Differenza tra errore di fatto ed errore di diritto
Nel diritto penale si distinguono categorie di errore, che producono effetti giuridici differenti:
1. Errore di fatto
È l’errore che ricade su una circostanza oggettiva della condotta o della situazione: ad esempio, l’identità di una persona, la proprietà di un bene, la presenza di un elemento del reato. Ha rilievo solo se incide sull’elemento soggettivo del reato (art. 47, comma 1, c.p.).
2. Errore di diritto
È l’errore che ricade su una norma giuridica, ossia sulla convinzione errata circa la liceità o illiceità della propria condotta. È regolato dall’art. 5 c.p., che afferma:
“Nessuno può invocare a propria scusa l’ignoranza della legge penale.”
Tuttavia, come previsto dal comma 3 dell’art 47 “L’errore su una legge diversa dalla legge penale esclude la punibilità, quando ha cagionato un errore sul fatto che costituisce il reato.”
Le conseguenze dell’errore di fatto
Le principali conseguenze dell’errore di fatto nel diritto penale sono:
- esclusione della punibilità: se l’errore riguarda un elemento essenziale del fatto, il reato non è punibile (art. 47 c.p.).
- non esclusione della punibilità se l’errore è determinato da colpa: l’errore di fatto determinato da colpa non esclude la punibilità se il reato è perseguibile dalla legge come delitto colposo (art. 47, comma 1, c.p.).
L’errore di fatto nel processo: il ricorso straordinario in Cassazione
L’errore di fatto ha rilevanza anche in sede processuale, in particolare nel ricorso straordinario per Cassazione ai sensi dell’art. 625-bis c.p.p. Il condannato può infatti chiedere la correzione:
- dell’errore di fatto commesso dalla Cassazione nei provvedimenti pronunciati dalla stessa, che può essere rilevabile anche d’ufficio entro 90 giorni dalla deliberazione;
- dell’errore materiale commesso dalla Corte nei provvedimenti pronunciati dalla stessa, che può essere rilevato anche d’ufficio dalla stessa Cassazione in ogni momento e senza il rispetto di formalità particolari.
Di recente la Cassazione nella sentenza n. 3755/2024 ha chiarito che: l’errore di fatto di cui all’art. 625 bis c.p.p è un errore percettivo che si verifica quando, durante la lettura degli atti processuali, la Corte commette una svista o un equivoco. Questo errore deve influenzare il processo decisionale, portando a una sentenza diversa da quella che sarebbe stata emessa se i fatti fossero stati percepiti correttamente.

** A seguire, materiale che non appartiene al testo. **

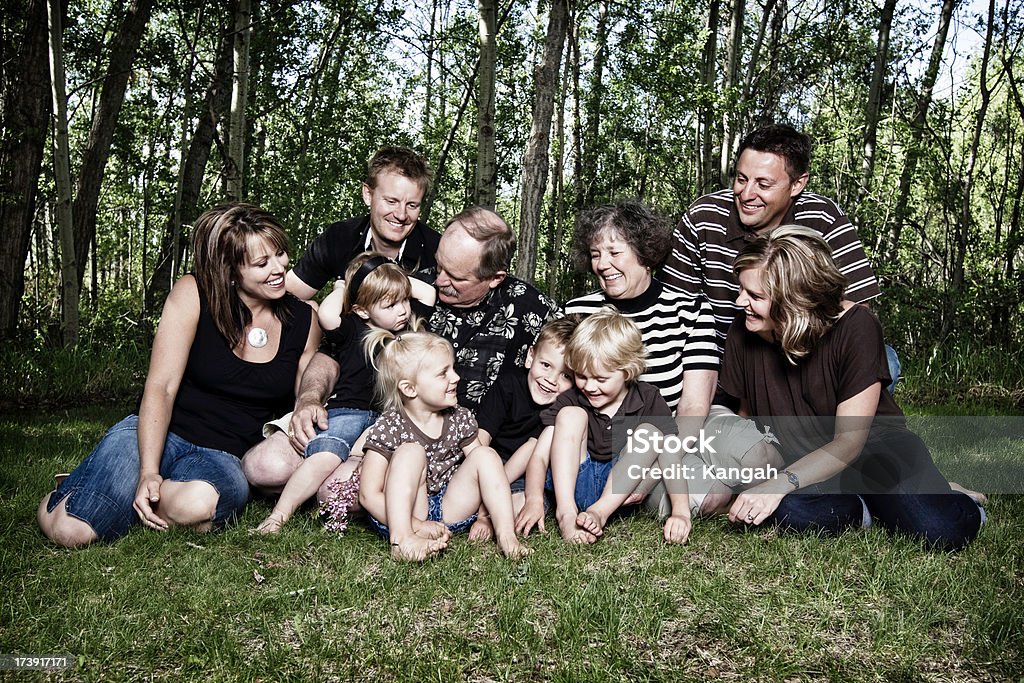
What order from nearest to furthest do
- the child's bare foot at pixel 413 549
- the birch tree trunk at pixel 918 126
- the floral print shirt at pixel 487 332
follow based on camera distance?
the child's bare foot at pixel 413 549, the floral print shirt at pixel 487 332, the birch tree trunk at pixel 918 126

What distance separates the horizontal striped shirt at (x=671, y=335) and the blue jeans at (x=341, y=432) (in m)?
1.19

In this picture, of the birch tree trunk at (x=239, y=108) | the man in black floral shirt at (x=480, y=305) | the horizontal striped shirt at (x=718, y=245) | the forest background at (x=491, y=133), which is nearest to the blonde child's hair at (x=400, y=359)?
the man in black floral shirt at (x=480, y=305)

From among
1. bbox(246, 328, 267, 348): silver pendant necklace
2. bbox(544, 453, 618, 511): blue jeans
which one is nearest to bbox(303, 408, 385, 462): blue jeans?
bbox(246, 328, 267, 348): silver pendant necklace

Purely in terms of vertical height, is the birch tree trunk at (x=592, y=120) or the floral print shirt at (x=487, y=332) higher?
the birch tree trunk at (x=592, y=120)

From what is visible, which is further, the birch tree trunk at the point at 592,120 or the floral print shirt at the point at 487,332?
the birch tree trunk at the point at 592,120

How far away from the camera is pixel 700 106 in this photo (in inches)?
530

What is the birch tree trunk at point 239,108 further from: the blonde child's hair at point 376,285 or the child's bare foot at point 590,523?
the child's bare foot at point 590,523

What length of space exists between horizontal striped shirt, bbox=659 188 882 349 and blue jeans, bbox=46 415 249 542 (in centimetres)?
230

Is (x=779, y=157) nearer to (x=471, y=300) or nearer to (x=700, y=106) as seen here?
(x=471, y=300)

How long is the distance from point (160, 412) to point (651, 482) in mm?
2172

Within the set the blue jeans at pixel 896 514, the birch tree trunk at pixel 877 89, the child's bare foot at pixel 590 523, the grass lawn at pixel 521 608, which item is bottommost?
the grass lawn at pixel 521 608

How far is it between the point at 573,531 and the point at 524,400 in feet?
2.32

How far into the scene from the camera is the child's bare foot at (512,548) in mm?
3227

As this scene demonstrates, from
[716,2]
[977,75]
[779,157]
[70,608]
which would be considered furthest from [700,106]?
[70,608]
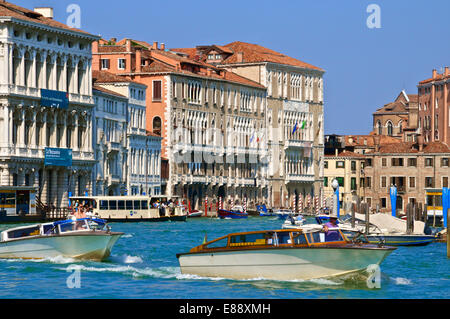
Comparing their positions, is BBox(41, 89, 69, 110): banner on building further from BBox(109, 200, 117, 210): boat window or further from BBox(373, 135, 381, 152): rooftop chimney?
BBox(373, 135, 381, 152): rooftop chimney

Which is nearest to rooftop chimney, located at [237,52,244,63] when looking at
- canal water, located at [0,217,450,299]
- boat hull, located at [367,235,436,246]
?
boat hull, located at [367,235,436,246]

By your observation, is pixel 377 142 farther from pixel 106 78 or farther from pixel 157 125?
pixel 106 78

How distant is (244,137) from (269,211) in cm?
797

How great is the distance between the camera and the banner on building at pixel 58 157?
2783 inches

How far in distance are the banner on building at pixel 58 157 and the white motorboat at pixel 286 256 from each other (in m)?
41.0

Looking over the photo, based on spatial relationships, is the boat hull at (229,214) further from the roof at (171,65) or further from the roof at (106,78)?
the roof at (171,65)

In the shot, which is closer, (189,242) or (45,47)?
(189,242)

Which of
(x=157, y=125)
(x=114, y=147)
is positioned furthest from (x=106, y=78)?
(x=157, y=125)

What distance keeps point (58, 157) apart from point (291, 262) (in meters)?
43.1

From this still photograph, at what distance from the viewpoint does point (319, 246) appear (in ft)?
97.7

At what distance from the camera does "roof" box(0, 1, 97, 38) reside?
68.7 meters
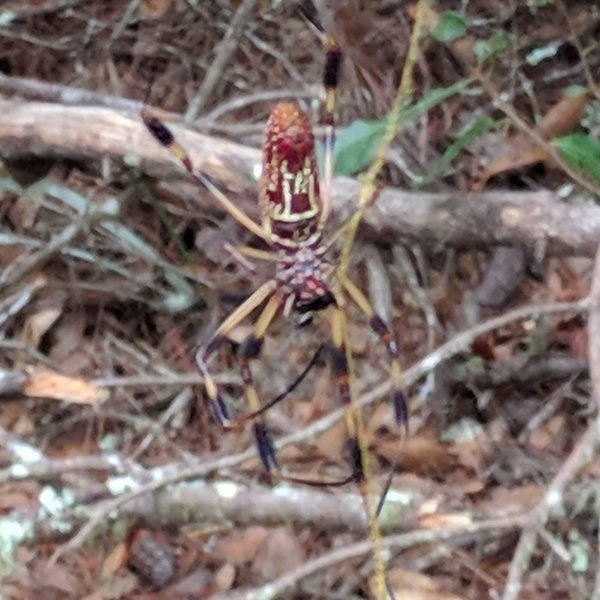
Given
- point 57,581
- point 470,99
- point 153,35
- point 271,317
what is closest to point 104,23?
point 153,35

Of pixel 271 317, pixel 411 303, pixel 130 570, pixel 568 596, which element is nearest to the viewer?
pixel 271 317

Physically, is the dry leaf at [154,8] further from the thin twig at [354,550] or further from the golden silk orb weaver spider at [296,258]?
the thin twig at [354,550]

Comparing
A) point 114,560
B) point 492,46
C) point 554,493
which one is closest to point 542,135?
point 492,46

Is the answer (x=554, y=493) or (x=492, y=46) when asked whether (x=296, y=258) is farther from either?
(x=492, y=46)

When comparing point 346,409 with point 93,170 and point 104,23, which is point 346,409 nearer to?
point 93,170

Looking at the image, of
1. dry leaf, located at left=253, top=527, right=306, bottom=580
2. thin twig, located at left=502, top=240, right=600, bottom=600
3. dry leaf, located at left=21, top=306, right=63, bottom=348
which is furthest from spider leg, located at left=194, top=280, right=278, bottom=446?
dry leaf, located at left=21, top=306, right=63, bottom=348
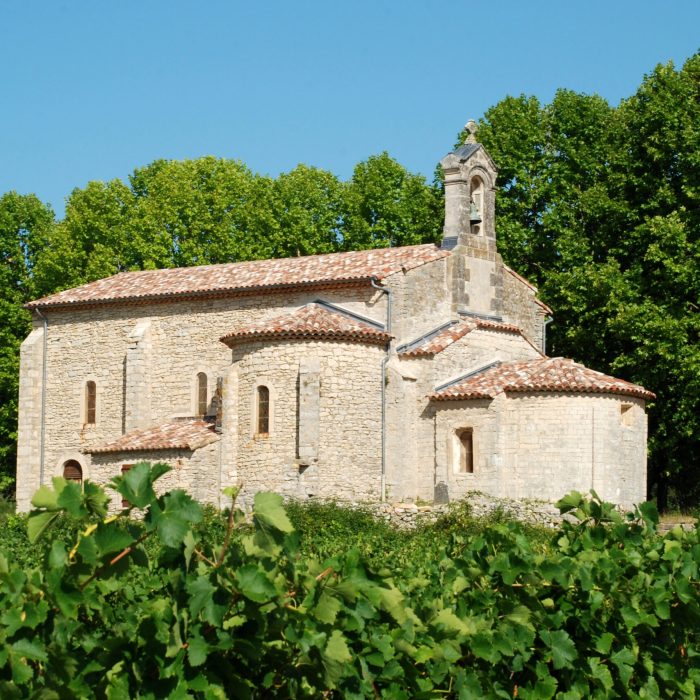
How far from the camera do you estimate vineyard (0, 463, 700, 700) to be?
7703 millimetres

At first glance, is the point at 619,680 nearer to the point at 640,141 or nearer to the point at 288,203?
the point at 640,141

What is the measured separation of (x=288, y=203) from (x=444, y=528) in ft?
80.2

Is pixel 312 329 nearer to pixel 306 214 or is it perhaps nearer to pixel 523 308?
pixel 523 308

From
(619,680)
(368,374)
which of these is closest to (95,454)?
(368,374)

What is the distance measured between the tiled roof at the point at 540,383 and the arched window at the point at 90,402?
11055 mm

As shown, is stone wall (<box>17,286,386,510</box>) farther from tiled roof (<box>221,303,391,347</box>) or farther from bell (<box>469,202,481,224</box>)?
bell (<box>469,202,481,224</box>)

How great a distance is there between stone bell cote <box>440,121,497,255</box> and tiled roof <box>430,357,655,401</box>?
4.41 m

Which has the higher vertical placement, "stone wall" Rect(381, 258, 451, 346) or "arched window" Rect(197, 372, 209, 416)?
"stone wall" Rect(381, 258, 451, 346)

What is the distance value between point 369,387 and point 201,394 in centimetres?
627

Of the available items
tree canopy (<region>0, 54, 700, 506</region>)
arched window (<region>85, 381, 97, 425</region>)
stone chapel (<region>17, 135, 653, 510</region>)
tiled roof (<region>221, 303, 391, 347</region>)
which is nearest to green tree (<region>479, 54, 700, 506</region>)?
tree canopy (<region>0, 54, 700, 506</region>)

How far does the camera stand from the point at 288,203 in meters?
53.0

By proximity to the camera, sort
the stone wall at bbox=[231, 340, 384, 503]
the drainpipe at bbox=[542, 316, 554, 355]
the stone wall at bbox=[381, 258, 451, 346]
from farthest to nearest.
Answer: the drainpipe at bbox=[542, 316, 554, 355]
the stone wall at bbox=[381, 258, 451, 346]
the stone wall at bbox=[231, 340, 384, 503]

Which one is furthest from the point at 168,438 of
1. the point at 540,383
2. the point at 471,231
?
the point at 471,231

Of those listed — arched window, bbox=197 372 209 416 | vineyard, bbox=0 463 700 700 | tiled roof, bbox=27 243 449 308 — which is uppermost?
tiled roof, bbox=27 243 449 308
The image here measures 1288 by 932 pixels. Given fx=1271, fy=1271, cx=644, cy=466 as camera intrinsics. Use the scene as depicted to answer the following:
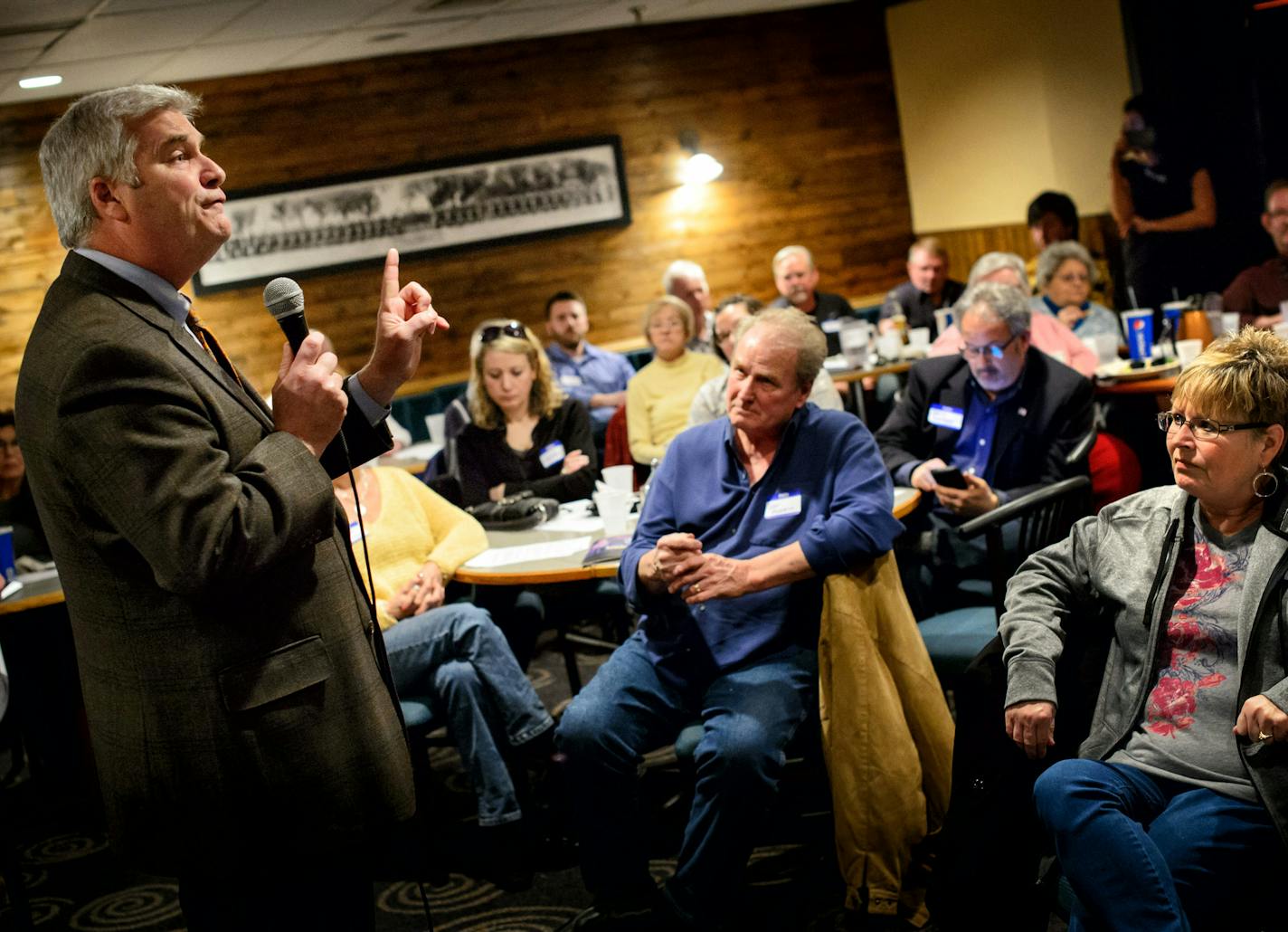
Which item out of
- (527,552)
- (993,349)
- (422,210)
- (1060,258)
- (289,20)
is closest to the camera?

In pratica, è come se la Corte “vedesse male” ciò che è scritto negli atti, e questo “errore di visione” alteri il risultato finale. Ne consegue che il ricorso straordinario per errore di fatto non è ammissibile se l’errore della Cassazione è di tipo valutativo. Questo significa che se la Corte ha correttamente compreso i fatti, ma ha formulato un giudizio o una valutazione diversa da quella sperata dalla parte, non si può parlare di un errore percettivo. Il ricorso in conclusione è possibile solo quando l’errore riguarda la percezione oggettiva dei fatti, non la loro interpretazione o valutazione.